For dinner, Ale-ale-jandro and Roberto invited me to a swanky restaurant on top of the mountain that overlooked all of Acapulco with US$500 of free coupons they had to burn. We spent it all… and more. We ordered US$19 lychee martinis, and tequila, and a bottle of wine. And then seared tuna steaks with a sweet beet relish on top. Chipotle butter on fresh-made rolls. And sundaes for dessert. Then we climbed to the restaurant’s rooftop terrace to order a few rounds of digestifs, and listened to a David Guetta look-alike spin house music while chatting with a view of the entire Acapulco Bay.
Our table had four waiters to serve the three of us. By Cosmo magazine’s standards, everyone around us was good looking, well-dressed, cool. We started dancing, and the boys hugged each other, then hugged me.
“We’re glad you’re here,” Roberto said. “With you around, we can be ourselves even more. We don’t have to worry about things, and just have fun.”
“I like your dress,” Ale-ale-jandro said. Running his fingers across the fabric. “And your shoes,” he said. “I want to wear them.”
“I feel like the princess of Acapulco up here,” I said.
Still caressing the fabric of my dress, Ale-ale-jandro corrected me. “You might be a princess,” he said. “But I’m the Queen.”
“Fair enough,” I said, enjoying the boys' sudden and sincere surge of freedom. I sipped my expensive cocktail and looked toward Old Acapulco, toward the bay-size divide between this place and that life. And I suddenly realized how few people are free to move between the two worlds – the two worlds that I experience together nearly everyday in Mexico.

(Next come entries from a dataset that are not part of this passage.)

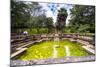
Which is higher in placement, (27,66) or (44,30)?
(44,30)

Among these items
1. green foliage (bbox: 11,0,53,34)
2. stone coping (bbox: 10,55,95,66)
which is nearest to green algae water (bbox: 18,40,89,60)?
stone coping (bbox: 10,55,95,66)

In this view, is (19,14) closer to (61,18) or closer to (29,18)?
(29,18)

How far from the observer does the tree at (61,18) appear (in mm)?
2516

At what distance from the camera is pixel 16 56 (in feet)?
7.50

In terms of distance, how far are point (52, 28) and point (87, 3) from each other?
25.5 inches

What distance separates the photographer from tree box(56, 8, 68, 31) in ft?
8.25

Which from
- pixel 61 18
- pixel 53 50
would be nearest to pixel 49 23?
pixel 61 18

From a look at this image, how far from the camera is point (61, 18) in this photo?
253 centimetres
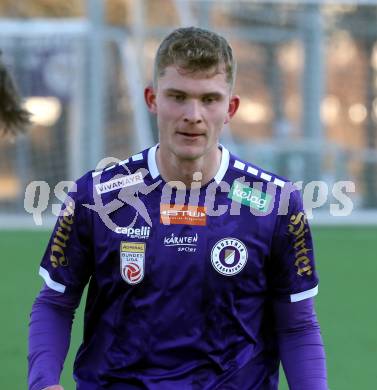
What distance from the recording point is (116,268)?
2.89 meters

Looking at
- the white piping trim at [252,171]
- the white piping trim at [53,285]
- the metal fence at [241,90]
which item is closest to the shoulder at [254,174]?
the white piping trim at [252,171]

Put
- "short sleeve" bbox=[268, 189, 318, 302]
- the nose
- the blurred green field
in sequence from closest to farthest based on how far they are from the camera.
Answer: the nose
"short sleeve" bbox=[268, 189, 318, 302]
the blurred green field

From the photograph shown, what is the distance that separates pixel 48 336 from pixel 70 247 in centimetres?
26

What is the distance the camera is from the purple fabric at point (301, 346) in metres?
2.85

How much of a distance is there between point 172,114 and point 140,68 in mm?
9467

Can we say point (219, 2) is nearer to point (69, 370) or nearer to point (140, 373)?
point (69, 370)

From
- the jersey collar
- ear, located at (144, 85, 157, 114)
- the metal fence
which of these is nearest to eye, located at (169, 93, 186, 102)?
ear, located at (144, 85, 157, 114)

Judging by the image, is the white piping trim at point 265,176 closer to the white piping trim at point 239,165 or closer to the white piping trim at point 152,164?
the white piping trim at point 239,165

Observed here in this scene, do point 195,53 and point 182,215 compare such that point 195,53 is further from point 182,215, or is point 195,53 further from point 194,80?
point 182,215

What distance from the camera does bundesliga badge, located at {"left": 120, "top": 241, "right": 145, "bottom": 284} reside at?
Result: 112 inches

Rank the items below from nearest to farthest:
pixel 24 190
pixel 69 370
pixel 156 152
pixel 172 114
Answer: pixel 172 114, pixel 156 152, pixel 69 370, pixel 24 190

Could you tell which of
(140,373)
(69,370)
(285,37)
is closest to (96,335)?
(140,373)

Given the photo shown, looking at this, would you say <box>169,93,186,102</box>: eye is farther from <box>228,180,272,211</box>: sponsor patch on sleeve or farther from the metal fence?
the metal fence

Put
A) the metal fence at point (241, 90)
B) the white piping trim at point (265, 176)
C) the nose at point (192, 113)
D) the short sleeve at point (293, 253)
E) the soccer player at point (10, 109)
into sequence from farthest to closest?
the metal fence at point (241, 90)
the soccer player at point (10, 109)
the white piping trim at point (265, 176)
the short sleeve at point (293, 253)
the nose at point (192, 113)
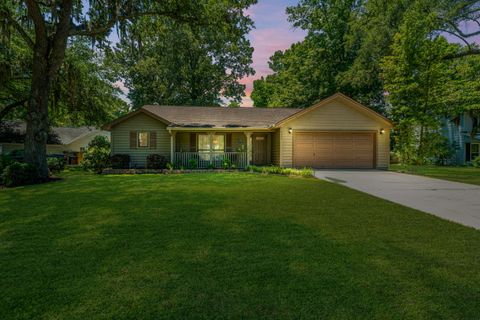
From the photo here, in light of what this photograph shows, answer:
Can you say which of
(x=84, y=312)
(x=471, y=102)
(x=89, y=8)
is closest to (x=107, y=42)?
(x=89, y=8)

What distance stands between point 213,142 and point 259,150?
3.33 meters

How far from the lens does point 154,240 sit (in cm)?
430

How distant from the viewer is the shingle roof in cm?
1786

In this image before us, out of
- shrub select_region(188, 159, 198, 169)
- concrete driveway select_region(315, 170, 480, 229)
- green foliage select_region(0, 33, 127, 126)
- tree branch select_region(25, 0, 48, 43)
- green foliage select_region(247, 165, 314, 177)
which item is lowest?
concrete driveway select_region(315, 170, 480, 229)

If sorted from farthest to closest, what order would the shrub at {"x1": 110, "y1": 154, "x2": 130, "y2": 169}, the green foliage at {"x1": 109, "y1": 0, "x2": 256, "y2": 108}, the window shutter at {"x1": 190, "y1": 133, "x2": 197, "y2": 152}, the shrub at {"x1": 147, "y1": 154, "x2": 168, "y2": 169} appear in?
1. the green foliage at {"x1": 109, "y1": 0, "x2": 256, "y2": 108}
2. the window shutter at {"x1": 190, "y1": 133, "x2": 197, "y2": 152}
3. the shrub at {"x1": 147, "y1": 154, "x2": 168, "y2": 169}
4. the shrub at {"x1": 110, "y1": 154, "x2": 130, "y2": 169}

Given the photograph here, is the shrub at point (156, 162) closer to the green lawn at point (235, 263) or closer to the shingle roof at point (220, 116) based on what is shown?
the shingle roof at point (220, 116)

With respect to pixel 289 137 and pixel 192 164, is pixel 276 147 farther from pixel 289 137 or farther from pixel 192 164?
pixel 192 164

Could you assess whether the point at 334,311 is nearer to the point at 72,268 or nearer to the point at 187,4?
the point at 72,268

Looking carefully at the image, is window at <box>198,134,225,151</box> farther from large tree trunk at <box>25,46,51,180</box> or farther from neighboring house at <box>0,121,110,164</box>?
neighboring house at <box>0,121,110,164</box>

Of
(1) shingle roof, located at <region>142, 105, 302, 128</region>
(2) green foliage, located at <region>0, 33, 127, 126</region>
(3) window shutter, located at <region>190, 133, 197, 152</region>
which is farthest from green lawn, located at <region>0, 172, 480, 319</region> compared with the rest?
(3) window shutter, located at <region>190, 133, 197, 152</region>

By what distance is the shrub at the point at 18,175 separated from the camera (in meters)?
10.6

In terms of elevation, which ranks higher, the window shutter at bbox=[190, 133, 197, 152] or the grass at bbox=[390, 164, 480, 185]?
the window shutter at bbox=[190, 133, 197, 152]

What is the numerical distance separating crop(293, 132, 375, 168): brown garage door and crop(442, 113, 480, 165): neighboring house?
44.8 ft

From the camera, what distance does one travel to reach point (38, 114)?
12219mm
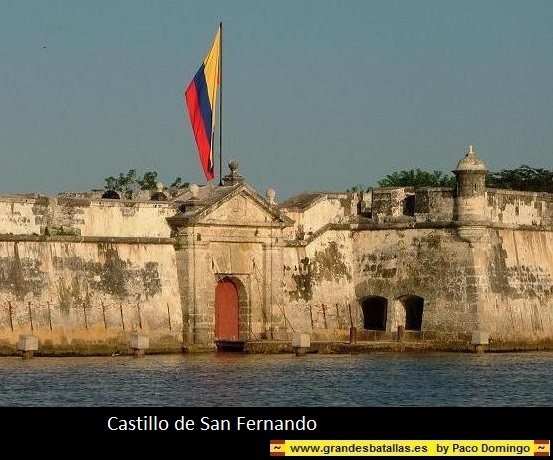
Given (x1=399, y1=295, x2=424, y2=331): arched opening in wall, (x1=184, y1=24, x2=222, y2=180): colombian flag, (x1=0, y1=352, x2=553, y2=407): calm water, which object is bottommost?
(x1=0, y1=352, x2=553, y2=407): calm water

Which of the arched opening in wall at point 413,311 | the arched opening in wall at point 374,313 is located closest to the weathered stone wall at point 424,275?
the arched opening in wall at point 413,311

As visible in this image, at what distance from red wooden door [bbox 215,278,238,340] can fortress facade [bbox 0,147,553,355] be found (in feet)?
0.14

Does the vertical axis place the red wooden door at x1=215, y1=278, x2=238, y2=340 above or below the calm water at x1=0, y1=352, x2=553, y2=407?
above

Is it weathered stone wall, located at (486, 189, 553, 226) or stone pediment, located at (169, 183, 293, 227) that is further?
weathered stone wall, located at (486, 189, 553, 226)

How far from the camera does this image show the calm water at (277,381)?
3816 centimetres

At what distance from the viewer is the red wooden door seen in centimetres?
5472

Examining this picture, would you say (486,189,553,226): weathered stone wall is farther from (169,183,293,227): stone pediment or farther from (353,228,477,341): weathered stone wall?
(169,183,293,227): stone pediment

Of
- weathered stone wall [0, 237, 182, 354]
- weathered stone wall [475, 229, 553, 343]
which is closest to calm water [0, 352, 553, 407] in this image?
weathered stone wall [0, 237, 182, 354]

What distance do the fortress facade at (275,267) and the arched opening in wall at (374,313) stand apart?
0.05m

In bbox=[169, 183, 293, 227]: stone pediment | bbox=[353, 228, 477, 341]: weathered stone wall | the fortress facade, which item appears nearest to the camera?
the fortress facade

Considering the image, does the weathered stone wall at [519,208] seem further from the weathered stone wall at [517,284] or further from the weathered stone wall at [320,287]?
the weathered stone wall at [320,287]

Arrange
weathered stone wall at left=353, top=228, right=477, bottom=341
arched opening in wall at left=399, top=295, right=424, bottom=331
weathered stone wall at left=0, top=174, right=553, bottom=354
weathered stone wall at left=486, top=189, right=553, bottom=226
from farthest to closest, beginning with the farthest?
arched opening in wall at left=399, top=295, right=424, bottom=331 < weathered stone wall at left=486, top=189, right=553, bottom=226 < weathered stone wall at left=353, top=228, right=477, bottom=341 < weathered stone wall at left=0, top=174, right=553, bottom=354
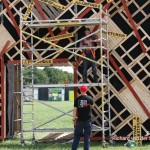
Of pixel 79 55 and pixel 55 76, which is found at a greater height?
pixel 55 76

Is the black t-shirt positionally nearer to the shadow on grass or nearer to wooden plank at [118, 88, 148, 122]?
the shadow on grass

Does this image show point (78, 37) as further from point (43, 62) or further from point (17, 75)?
point (17, 75)

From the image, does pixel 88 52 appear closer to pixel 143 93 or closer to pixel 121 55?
pixel 121 55

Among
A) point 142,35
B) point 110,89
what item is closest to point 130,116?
point 110,89

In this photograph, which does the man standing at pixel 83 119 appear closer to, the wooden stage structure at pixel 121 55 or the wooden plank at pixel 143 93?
the wooden stage structure at pixel 121 55

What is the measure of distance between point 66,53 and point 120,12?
6.36 ft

Mexico has given me many gifts, but one of my favorites is the opportunity to cross the distance between the dark-skinned, plump girls from Oaxaca who helped to keep my belongings safe on Roqueta Island and the five-star plastic surgery models in Acapulco Diamante. Between the men who swam in their underwear with children hanging from both arms on the Caleta Beaches, and the adults only pool with matching towels for everyone in the Quinta Real Hotel.
It’s often difficult, if not impossible, for the Mexicans themselves to jump from one caste to the other, but Mexico forgives a foreigner many things. Forgives my naiveté, and grants me unique, VIP access to the truth of the spaces that separate rich and poor, dark and light, they and them across the country. Both worlds have taught me to appreciate and enjoy, and both worlds have introduced me to families where I very much belong. I’m a little bit from Old Acapulco and a little bit from Acapulco Diamante, but mostly from the deepest part of the bay that separates the two.
At the end of the night, sometime around 3:30am, the boys ordered me a private taxi to Old Acapulco where I would spend my last night in the Asturias hostel. Forty minutes later, as I walked through the gate of my hostel, Gustavo the night guard greeted me kindly.
“Glad to see you back safely,” he said. “Welcome home, Cristina. See you in the morning.”